Zur Sitzblockade aufgerufen hatte das Bündnis "Sitzenbleiben!", ein Zusammenschluss aus den Gruppen "Ende Gelände Hamburg", der Interventionistischen Linken Hamburg und anderer Initiativen. Bei der Fridays for Future-Demonstration waren zuvor nach Angaben der Polizei 70.000 Menschen friedlich für den Klimaschutz auf die Straße gegangen.

Polizei hat viele Möglichkeiten mit Demonstranten umzugehen

Als ausführender Arm des Gesetzes hat die Polizei einige Freiheiten wenn es darum geht, Recht, Ordnung und den Frieden zu bewahren. So können Platzverweise erteilt werden, die die betroffenen Personen rechtlich dazu zwingen, den Ort zu verlassen. Kommen zum Beispiel Demonstranten dem nicht nach, kann die Polizei "unmittelbaren Zwang" anwenden. In der Regel bedeutet das, dass die Teilnehmer von Sitzblockaden weggetragen werden.

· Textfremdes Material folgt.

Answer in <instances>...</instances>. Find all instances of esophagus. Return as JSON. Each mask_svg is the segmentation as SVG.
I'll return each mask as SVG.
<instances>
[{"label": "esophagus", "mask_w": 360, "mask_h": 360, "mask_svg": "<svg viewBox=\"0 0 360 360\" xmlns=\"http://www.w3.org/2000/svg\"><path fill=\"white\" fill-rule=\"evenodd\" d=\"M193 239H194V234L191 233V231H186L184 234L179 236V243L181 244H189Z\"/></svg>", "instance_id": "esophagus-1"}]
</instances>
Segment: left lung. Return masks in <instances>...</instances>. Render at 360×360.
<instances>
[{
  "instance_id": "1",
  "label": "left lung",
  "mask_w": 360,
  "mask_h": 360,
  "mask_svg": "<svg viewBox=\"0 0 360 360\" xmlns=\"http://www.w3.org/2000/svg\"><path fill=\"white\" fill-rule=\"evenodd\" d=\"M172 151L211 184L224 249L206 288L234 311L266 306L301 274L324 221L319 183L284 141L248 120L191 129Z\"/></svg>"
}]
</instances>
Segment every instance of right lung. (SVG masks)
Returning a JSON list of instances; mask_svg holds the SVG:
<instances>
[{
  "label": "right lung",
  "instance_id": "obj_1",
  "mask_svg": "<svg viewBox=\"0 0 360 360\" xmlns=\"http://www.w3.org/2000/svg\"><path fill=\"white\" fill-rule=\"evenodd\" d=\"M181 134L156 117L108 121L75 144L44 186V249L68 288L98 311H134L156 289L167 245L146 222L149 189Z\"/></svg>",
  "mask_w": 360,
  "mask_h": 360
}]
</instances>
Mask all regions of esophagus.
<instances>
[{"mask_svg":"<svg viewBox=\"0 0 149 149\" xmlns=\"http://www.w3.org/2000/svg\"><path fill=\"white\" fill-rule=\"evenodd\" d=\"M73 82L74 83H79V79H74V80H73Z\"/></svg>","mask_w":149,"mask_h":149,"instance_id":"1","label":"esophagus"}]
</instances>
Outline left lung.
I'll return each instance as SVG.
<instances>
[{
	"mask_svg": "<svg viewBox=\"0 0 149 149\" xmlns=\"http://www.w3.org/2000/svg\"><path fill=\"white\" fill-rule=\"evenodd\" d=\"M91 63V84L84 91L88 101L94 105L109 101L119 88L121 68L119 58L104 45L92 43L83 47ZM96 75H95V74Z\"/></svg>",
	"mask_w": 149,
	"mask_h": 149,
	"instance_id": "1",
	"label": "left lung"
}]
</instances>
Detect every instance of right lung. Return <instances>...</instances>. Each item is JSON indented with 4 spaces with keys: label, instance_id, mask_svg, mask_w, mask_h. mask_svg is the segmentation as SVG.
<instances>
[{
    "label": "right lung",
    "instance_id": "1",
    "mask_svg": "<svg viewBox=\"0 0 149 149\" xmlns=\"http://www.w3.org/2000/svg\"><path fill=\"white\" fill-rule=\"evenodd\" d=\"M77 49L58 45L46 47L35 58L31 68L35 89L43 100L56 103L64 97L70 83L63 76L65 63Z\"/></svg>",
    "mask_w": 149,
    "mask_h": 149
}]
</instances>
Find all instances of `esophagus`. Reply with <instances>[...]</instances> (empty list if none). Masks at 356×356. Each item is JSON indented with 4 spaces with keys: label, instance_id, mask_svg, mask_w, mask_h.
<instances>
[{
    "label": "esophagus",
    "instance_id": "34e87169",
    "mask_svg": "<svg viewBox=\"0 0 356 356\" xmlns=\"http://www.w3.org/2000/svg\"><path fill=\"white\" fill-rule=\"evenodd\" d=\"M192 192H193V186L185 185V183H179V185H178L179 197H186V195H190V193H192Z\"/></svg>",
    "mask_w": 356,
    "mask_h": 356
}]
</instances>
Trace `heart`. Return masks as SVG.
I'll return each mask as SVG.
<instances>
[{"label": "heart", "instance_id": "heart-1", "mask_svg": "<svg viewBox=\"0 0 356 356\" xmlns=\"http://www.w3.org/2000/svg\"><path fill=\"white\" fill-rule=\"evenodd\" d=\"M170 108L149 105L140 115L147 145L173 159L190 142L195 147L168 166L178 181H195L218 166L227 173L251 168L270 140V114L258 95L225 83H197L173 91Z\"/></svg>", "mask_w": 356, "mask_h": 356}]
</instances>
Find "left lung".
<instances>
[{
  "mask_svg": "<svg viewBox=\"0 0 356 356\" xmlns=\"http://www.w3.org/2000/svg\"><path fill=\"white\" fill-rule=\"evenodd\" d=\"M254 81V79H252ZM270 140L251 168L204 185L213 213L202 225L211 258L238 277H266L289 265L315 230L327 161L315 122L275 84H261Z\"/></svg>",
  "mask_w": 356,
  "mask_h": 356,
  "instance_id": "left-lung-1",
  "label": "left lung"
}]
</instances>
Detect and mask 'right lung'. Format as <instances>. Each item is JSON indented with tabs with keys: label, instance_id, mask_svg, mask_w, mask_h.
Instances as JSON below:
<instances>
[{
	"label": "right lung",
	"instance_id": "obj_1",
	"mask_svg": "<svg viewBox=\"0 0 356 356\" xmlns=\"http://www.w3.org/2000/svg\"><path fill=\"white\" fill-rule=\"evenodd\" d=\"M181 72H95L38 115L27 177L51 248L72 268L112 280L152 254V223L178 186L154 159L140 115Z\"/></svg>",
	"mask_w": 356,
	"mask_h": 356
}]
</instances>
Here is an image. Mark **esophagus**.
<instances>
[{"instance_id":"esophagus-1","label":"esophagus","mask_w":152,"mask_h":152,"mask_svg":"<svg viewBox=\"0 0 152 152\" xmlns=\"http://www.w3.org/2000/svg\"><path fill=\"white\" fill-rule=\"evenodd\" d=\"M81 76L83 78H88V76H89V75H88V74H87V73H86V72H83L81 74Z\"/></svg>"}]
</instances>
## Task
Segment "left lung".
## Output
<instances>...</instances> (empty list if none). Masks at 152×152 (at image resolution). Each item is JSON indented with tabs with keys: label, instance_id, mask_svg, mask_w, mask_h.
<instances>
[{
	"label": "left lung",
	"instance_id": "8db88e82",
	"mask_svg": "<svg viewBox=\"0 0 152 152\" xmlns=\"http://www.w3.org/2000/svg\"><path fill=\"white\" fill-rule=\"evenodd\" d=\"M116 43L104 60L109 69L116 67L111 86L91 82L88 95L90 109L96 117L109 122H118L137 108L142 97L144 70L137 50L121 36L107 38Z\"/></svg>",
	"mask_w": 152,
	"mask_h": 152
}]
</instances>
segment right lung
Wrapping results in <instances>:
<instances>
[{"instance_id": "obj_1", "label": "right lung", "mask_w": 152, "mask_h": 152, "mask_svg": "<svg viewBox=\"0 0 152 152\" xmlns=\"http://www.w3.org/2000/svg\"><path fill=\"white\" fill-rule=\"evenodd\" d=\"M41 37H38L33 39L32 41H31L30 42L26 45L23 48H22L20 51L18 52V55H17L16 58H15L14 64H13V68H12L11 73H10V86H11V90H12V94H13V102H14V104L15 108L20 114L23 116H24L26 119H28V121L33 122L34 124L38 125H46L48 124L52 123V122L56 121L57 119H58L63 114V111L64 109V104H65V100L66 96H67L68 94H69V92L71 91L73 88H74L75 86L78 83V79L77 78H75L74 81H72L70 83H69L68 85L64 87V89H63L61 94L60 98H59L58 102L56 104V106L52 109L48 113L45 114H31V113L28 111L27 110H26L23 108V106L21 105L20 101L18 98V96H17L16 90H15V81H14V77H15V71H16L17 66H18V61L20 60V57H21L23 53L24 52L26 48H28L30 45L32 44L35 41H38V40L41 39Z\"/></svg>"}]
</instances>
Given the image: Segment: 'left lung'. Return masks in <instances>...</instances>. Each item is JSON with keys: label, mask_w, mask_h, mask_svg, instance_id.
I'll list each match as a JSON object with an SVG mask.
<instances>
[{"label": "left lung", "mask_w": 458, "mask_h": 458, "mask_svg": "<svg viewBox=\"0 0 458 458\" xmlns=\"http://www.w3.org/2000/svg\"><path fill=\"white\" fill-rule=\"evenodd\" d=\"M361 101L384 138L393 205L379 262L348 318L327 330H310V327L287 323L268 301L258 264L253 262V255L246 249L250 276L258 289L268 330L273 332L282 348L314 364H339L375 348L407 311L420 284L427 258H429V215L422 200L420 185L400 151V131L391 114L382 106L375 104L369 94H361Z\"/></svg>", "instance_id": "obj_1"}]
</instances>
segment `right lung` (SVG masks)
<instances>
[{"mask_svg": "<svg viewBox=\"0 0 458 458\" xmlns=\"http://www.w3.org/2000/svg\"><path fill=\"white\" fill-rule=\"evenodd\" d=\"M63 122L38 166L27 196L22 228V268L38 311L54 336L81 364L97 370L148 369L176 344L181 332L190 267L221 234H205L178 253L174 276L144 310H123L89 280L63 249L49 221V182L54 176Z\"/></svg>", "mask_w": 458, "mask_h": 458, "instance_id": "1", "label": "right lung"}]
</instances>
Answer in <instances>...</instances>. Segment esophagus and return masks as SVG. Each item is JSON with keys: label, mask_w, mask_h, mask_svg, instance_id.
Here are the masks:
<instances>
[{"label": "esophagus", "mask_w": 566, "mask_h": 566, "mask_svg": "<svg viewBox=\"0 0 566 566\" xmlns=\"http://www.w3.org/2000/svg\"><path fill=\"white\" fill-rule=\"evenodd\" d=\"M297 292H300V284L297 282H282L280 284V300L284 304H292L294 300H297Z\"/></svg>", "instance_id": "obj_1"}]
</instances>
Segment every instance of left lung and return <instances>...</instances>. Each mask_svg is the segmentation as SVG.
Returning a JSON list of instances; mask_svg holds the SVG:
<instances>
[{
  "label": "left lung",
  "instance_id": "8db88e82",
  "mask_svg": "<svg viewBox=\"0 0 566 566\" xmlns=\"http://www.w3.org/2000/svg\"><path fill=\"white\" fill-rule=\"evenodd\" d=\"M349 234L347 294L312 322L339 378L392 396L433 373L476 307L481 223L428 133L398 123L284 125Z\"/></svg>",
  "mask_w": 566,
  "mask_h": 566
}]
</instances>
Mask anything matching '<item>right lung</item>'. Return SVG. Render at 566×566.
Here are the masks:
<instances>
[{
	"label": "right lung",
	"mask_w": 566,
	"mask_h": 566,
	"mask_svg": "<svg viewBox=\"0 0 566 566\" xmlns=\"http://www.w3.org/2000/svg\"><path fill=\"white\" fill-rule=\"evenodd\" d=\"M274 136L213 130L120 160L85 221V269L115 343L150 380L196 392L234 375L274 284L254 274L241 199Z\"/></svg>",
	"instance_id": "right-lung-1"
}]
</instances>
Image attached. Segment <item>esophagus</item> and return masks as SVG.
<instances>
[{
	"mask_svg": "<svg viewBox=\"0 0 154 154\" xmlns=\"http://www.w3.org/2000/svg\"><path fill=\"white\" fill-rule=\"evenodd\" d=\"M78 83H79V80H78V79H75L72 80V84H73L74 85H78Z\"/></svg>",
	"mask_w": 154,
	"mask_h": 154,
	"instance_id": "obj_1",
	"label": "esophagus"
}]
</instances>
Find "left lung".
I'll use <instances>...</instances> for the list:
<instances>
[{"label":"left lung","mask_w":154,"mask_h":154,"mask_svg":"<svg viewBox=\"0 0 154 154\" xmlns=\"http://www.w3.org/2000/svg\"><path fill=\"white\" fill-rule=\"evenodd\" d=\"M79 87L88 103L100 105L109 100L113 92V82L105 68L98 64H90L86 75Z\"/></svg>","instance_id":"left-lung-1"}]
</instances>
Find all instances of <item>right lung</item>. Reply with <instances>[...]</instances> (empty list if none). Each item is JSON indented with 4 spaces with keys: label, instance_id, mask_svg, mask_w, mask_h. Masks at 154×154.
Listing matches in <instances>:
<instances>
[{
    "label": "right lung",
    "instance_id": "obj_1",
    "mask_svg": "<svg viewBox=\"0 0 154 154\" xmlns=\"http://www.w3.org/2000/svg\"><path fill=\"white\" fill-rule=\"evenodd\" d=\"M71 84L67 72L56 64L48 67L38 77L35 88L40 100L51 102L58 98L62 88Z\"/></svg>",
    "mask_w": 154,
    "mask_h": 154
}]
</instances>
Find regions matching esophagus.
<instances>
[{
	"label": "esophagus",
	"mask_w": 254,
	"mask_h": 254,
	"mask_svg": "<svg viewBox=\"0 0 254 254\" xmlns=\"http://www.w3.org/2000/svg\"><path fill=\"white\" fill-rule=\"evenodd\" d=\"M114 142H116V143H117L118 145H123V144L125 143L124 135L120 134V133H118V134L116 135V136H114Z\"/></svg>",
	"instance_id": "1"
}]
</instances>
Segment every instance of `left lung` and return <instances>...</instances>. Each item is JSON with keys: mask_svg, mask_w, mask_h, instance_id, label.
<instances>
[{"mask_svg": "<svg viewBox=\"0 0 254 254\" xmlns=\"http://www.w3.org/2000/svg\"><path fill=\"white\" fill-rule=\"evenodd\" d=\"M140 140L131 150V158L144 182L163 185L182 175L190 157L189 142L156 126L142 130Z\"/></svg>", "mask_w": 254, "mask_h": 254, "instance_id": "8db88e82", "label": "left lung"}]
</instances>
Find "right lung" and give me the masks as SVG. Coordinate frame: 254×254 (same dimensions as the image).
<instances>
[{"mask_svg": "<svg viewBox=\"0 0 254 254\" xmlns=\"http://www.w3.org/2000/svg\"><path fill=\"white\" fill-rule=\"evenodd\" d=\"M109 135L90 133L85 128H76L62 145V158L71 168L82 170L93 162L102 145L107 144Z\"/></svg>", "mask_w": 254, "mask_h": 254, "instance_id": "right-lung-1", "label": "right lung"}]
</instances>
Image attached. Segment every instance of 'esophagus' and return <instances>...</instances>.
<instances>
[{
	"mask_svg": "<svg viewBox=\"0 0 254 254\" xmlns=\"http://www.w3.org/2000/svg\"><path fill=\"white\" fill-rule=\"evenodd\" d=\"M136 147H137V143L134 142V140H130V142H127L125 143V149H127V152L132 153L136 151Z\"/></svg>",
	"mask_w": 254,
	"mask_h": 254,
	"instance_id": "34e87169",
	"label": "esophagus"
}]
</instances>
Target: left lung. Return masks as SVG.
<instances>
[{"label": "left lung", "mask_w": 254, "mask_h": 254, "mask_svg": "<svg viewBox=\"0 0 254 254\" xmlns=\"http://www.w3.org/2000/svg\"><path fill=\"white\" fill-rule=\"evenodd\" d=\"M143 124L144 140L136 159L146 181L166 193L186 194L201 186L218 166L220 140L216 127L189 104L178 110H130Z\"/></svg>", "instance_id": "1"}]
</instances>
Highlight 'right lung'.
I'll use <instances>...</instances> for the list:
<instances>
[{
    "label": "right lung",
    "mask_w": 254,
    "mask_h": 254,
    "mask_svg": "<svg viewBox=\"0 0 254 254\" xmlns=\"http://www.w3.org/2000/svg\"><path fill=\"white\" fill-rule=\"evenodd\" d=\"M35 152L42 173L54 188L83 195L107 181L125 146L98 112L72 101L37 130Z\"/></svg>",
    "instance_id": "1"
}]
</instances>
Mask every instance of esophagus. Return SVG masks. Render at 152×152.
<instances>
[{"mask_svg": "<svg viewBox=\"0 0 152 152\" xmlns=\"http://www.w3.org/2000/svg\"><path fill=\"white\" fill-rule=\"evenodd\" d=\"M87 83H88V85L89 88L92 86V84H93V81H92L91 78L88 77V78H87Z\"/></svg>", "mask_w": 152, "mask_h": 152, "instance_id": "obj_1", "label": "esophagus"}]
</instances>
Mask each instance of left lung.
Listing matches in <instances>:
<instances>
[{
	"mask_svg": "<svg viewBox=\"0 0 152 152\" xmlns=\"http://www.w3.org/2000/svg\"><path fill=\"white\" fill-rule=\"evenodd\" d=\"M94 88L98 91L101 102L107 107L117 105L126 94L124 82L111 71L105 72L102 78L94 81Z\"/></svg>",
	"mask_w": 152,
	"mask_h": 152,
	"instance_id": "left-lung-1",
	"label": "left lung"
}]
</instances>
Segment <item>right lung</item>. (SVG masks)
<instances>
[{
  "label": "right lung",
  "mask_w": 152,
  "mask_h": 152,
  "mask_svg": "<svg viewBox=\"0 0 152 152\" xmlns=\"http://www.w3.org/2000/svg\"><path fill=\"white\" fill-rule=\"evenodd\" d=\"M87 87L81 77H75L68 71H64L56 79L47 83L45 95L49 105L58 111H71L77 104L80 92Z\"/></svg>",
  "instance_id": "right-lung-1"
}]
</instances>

Anleitungen für Sitzblockaden wie die der Aktion "x-tausendmal quer"dass Sitzblockaden keinerlei gewaltsames Potenzial besitzen. Dort heißt es, dass es legitim ist, die eigene Unverletztheit über die Blockade zu stellen. Es werden sogar Anweisungen formuliert, wie man sich einfach und ohne Verletzungsgefahr für Beamte oder Demonstranten wegtragen lässt.

Brutale Bilder im Umgang mit Klimaaktivisten wie die aus Hamburg, lassen befürchten, dass sich auch die Klima-Aktivisten radikalisieren werden, wenn sie auf eine solch unverhältnismäßige Antwort der Polizei treffen. Es könnte sein, dass Beamte mit direkter Gewalteinwirkung auf friedliche Demonstranten, Angriffe auf ihre Kollegen in anderen Situationen provozieren.